Work instructions =
Look for the word "eukaryotic" in the data below, and copy every line that holds it.

The input =
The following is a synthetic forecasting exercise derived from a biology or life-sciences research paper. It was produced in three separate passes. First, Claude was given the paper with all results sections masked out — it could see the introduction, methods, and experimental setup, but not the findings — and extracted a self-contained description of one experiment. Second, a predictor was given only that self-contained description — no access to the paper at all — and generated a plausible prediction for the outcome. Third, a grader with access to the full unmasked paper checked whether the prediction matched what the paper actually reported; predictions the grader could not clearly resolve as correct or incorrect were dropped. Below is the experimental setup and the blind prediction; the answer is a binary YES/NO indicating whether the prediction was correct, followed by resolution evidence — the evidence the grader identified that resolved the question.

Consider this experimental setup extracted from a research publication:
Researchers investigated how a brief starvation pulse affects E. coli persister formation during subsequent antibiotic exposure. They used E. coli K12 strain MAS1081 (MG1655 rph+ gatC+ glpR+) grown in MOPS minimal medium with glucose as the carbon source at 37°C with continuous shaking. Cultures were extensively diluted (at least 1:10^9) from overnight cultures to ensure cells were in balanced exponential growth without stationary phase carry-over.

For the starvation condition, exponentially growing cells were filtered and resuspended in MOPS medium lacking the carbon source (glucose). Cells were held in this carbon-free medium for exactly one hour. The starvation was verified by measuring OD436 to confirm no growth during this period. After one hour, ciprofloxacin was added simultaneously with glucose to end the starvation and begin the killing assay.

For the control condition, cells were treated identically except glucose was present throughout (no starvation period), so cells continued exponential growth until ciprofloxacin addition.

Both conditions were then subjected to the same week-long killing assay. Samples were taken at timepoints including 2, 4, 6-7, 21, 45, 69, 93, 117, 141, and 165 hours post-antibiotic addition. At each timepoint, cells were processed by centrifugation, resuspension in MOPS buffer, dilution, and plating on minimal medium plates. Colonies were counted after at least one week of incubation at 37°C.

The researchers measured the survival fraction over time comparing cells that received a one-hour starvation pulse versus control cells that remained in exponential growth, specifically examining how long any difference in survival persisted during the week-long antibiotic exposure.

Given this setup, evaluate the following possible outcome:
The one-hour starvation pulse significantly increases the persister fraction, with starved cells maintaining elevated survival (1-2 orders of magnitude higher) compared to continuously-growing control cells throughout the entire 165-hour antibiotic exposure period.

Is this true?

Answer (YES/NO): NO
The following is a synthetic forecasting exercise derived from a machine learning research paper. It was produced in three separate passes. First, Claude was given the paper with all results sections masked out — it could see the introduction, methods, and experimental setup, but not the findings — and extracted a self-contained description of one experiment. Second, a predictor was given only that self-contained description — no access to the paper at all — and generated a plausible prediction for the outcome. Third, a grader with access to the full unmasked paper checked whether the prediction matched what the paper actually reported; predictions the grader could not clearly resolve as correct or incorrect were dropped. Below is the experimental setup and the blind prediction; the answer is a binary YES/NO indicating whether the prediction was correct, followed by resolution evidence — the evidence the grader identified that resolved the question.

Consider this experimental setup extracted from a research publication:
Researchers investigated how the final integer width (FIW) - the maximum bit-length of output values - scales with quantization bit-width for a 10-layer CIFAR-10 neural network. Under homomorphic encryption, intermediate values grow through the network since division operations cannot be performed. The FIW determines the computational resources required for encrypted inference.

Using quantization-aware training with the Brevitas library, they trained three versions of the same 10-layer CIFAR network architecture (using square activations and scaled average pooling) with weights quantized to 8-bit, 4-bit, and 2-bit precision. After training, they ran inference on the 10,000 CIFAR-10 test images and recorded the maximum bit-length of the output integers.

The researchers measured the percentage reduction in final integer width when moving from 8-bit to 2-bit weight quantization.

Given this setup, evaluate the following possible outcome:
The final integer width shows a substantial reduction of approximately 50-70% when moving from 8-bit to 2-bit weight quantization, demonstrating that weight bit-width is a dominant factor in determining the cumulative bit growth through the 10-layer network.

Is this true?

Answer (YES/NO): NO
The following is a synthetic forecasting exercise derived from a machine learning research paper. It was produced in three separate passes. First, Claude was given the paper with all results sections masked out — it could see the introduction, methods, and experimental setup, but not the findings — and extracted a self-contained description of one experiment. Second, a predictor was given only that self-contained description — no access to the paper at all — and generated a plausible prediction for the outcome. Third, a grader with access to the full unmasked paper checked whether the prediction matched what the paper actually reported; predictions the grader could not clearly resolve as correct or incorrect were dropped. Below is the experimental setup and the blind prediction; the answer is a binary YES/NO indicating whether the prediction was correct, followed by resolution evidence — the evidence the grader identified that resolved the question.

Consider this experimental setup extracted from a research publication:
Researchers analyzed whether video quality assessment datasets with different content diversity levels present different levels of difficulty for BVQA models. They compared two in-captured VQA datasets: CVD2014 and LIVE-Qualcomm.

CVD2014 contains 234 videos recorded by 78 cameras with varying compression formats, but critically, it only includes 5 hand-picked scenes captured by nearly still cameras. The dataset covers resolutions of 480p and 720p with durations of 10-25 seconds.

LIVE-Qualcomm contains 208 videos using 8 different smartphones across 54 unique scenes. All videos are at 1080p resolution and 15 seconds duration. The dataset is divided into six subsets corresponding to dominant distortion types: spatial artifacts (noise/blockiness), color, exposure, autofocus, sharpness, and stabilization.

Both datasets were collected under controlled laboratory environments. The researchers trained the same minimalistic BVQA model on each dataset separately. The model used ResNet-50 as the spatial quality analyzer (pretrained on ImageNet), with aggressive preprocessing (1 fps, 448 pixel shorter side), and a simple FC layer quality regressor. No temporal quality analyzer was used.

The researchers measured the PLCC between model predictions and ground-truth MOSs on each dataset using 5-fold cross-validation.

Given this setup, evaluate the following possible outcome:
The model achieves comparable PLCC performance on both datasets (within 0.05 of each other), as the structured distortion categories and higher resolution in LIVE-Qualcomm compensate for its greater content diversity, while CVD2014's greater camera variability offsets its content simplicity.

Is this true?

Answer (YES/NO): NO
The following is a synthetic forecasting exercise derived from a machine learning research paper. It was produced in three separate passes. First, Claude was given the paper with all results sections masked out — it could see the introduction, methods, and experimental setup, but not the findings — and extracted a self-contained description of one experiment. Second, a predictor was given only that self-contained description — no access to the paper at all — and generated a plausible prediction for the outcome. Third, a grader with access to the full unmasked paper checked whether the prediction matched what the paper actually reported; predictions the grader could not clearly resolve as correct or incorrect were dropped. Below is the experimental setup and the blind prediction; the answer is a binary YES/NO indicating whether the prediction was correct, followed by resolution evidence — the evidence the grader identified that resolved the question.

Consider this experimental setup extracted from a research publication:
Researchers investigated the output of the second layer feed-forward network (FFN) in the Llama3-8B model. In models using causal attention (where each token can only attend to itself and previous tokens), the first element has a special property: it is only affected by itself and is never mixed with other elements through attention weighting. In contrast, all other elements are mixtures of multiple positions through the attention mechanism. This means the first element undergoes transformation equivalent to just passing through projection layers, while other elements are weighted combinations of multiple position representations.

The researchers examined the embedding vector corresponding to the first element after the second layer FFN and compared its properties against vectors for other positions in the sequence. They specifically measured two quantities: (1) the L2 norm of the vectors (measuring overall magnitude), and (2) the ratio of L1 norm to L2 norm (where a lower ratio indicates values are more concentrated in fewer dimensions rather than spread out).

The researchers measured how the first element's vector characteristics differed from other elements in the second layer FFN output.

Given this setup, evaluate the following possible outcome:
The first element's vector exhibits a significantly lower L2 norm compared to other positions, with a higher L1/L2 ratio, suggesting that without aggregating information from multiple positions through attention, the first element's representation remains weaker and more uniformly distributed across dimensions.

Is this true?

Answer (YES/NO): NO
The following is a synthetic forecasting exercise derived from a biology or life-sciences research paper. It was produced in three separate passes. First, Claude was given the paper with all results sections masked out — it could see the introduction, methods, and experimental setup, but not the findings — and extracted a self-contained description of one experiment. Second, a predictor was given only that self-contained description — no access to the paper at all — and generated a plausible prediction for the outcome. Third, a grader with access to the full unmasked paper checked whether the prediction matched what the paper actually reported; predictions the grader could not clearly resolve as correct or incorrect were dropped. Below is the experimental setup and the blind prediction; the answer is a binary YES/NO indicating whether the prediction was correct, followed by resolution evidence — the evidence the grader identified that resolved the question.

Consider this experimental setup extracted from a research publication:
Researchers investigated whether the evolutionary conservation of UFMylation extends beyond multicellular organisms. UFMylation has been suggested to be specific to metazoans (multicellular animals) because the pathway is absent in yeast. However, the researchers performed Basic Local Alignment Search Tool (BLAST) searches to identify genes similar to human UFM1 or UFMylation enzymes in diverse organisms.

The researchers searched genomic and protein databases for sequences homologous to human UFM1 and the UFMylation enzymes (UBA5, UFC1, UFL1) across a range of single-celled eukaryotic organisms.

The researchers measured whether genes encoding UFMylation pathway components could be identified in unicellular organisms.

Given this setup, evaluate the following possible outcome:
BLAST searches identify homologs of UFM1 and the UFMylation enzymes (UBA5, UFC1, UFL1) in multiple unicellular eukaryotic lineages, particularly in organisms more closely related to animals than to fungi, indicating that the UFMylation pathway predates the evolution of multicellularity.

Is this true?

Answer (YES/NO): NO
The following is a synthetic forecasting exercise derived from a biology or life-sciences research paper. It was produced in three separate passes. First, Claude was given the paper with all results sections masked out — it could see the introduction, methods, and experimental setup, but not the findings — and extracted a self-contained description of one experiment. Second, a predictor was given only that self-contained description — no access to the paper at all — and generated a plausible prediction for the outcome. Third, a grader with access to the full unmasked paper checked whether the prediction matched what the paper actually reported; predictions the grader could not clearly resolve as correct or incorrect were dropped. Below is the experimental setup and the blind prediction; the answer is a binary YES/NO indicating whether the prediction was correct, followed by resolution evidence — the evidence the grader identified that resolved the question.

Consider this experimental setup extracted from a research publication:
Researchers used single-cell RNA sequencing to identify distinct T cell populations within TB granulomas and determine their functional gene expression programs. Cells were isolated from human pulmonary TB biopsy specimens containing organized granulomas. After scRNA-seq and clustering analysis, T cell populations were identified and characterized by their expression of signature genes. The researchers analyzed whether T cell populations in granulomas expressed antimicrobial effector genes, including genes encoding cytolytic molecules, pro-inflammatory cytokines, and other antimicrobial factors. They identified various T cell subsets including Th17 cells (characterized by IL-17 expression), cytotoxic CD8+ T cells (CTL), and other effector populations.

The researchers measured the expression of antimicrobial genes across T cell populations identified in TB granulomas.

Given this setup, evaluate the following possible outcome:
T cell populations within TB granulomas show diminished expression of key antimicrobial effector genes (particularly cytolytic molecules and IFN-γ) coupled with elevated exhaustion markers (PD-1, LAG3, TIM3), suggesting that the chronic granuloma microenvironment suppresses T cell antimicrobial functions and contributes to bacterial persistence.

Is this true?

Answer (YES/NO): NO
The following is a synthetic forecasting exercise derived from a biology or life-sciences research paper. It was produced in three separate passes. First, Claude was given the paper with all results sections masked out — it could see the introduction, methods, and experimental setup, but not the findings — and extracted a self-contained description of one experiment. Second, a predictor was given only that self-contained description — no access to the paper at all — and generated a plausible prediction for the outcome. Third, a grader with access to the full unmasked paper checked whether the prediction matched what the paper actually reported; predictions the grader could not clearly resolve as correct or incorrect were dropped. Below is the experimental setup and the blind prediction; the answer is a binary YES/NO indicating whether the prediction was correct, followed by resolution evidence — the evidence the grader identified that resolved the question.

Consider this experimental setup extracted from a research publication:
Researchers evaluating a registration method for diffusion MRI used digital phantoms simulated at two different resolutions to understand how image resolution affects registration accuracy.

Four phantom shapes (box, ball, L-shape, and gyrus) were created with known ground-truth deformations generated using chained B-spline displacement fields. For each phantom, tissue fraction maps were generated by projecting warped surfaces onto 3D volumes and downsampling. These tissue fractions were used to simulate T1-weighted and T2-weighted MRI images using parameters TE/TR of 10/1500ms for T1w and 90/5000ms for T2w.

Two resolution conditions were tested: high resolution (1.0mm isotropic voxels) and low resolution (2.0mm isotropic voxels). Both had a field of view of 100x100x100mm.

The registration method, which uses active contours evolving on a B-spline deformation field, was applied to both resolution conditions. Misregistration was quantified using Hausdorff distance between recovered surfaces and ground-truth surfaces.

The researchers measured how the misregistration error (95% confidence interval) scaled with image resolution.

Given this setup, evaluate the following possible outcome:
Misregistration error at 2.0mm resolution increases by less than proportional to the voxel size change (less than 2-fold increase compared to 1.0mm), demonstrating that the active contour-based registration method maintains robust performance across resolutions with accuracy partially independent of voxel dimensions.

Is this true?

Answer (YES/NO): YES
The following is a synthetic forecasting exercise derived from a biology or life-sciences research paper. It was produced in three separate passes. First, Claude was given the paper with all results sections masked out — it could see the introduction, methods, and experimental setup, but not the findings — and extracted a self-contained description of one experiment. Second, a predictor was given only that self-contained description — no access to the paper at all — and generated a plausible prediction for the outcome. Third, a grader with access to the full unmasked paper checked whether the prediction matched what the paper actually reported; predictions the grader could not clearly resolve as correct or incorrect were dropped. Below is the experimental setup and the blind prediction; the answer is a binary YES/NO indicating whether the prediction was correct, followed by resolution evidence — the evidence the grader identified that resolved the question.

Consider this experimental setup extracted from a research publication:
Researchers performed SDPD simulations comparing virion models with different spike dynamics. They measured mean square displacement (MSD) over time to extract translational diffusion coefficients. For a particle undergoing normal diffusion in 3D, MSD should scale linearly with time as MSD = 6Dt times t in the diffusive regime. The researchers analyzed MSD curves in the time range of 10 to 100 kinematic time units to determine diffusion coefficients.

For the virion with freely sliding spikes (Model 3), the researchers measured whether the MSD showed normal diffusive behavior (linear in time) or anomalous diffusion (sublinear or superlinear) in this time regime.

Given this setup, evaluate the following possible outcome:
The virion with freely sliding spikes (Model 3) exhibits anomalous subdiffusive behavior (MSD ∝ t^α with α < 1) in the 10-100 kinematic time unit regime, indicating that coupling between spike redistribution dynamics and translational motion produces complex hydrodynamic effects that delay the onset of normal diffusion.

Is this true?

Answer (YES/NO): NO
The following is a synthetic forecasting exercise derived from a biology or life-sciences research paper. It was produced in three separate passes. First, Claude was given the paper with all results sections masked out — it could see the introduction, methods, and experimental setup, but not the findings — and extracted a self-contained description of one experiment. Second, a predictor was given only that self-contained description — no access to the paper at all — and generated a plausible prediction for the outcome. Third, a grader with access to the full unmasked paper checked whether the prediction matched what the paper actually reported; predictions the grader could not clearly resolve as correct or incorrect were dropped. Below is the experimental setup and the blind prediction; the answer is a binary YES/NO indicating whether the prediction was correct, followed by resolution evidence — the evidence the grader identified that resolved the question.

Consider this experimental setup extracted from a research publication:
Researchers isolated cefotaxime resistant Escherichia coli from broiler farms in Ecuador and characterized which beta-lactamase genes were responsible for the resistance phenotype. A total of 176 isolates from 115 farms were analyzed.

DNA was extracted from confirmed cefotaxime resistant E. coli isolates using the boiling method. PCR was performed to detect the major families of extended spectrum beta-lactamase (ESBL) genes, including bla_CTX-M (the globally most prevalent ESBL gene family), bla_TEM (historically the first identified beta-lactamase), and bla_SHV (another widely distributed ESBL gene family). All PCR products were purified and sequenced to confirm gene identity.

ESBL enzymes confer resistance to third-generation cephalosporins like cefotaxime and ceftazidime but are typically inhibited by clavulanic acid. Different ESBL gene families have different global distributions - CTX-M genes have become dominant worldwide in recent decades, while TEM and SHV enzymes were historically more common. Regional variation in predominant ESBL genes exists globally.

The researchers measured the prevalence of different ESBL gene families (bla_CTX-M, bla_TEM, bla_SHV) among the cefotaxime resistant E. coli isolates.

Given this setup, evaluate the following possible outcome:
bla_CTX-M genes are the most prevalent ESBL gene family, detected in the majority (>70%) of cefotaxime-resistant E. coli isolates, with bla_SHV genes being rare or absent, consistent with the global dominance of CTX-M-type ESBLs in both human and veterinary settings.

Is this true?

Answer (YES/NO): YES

Your solution =
The researchers searched genomic and protein databases for sequences homologous to human UFM1 and the UFMylation enzymes (UBA5, UFC1, UFL1) across a range of single-celled eukaryotic organisms.
BLAST searches identify homologs of UFM1 and the UFMylation enzymes (UBA5, UFC1, UFL1) in multiple unicellular eukaryotic lineages, particularly in organisms more closely related to animals than to fungi, indicating that the UFMylation pathway predates the evolution of multicellularity.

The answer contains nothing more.